• [EXCERPTED PASSAGE]:
————————
Review of the Call of Cthulhu scenario Swamp Song, written by David “Keeper Doc” Melville.
In-Short: A investigation-heavy single-session scenario that makes full use of its setting and ambience and is well suited to ongoing or one-shot play, though it may benefit from having its teeth sharpened a bit.
Spoiler-lite for Players and Keepers:
Swamp Song is classic-style scenario set in the 1920s French Quarter of New Orleans during a massive summer storm, and tasks the investigators with hunting down a missing friend. The search should take only a single session without embellishments and takes the form of an almost The Hangover-esque caper as the party retraces their friend’s escapades of the night before. It is very investigation-focused, letting the players work their way freeform style through locations and social interactions.
The scenario makes full use of its setting. Every character and location is seeped in the French Quarter, letting investigators visit places from smoky absinthe clubs to subterranean canals used for prohibition-skirting smuggling, and meet colourful NPCs like an eccentric faux-French occultist bookstore owner or top-of-their-game jazz pianists. There are lots of asides and information boxes that explain the eccentricities of 1920s Near Orleans for added context. Add in the document itself having a thematic production style with plentiful period images, and Keepers shouldn’t have any problem getting into the right groove.
————————
• [INFORMATION SUPPLIED]:
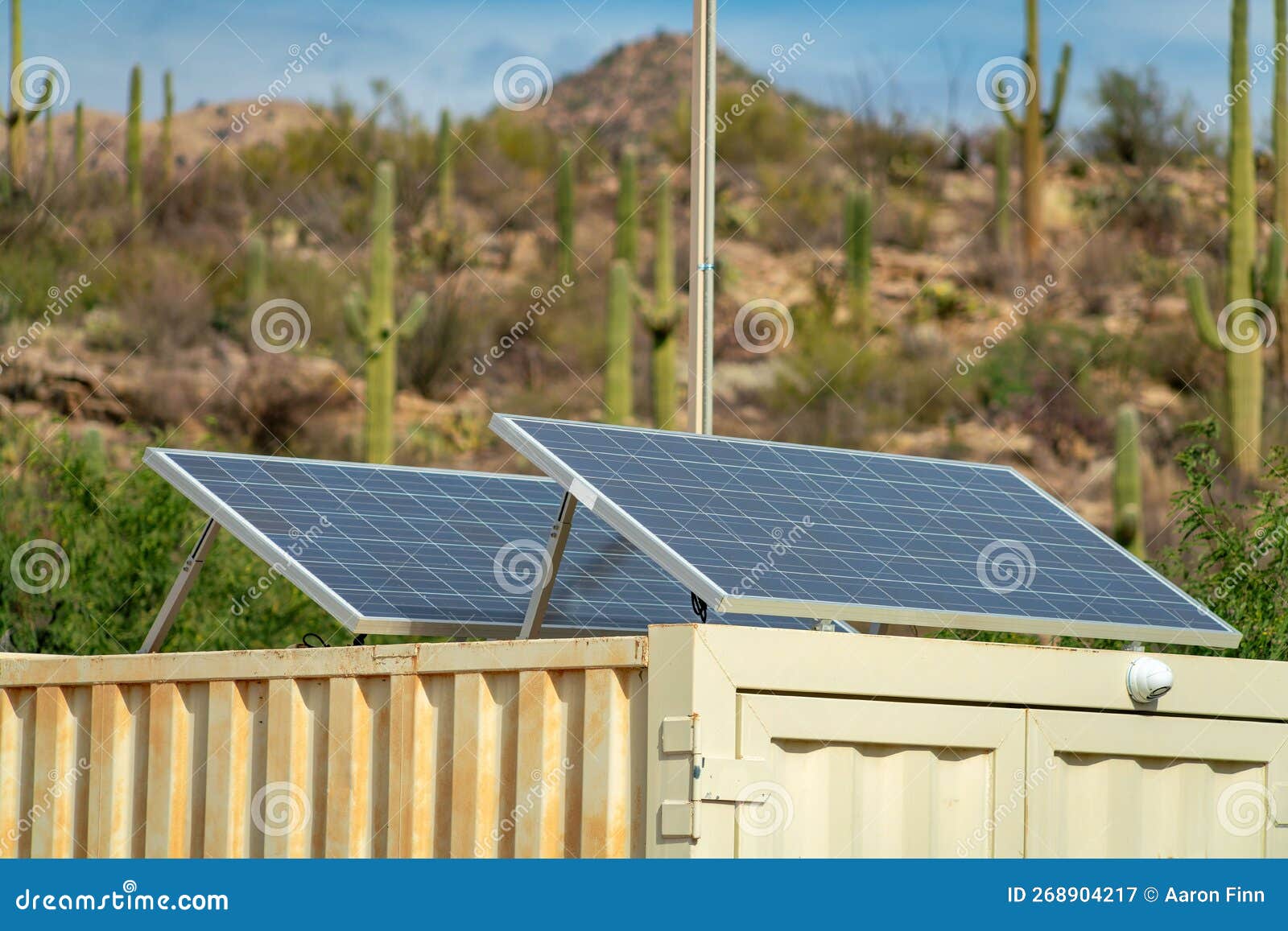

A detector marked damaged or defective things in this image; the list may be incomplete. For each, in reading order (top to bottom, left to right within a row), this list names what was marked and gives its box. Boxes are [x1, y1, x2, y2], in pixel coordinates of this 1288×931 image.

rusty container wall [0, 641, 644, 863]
————————
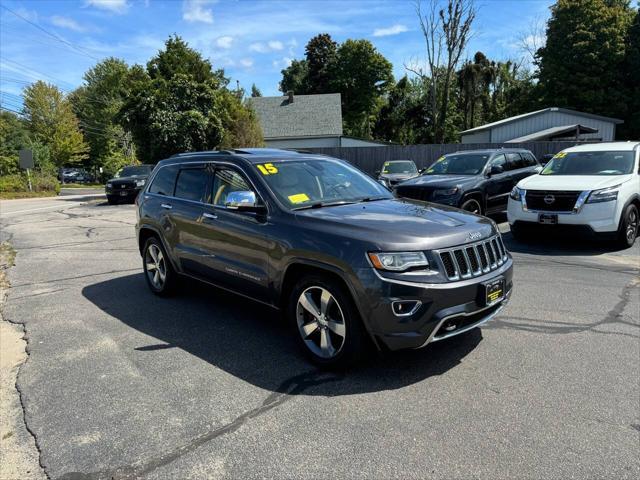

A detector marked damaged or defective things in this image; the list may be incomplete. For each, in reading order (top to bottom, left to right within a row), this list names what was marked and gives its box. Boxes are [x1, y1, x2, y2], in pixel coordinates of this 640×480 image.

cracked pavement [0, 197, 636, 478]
————————
• [TRY IT]: According to the scenario review, why should Keepers have no trouble getting into the right groove? Answer in one to three sentences.

• [TASK RESULT]: The scenario includes many asides and information boxes that explain the eccentricities of 1920s New Orleans for added context. The document also has a thematic production style with plentiful period images.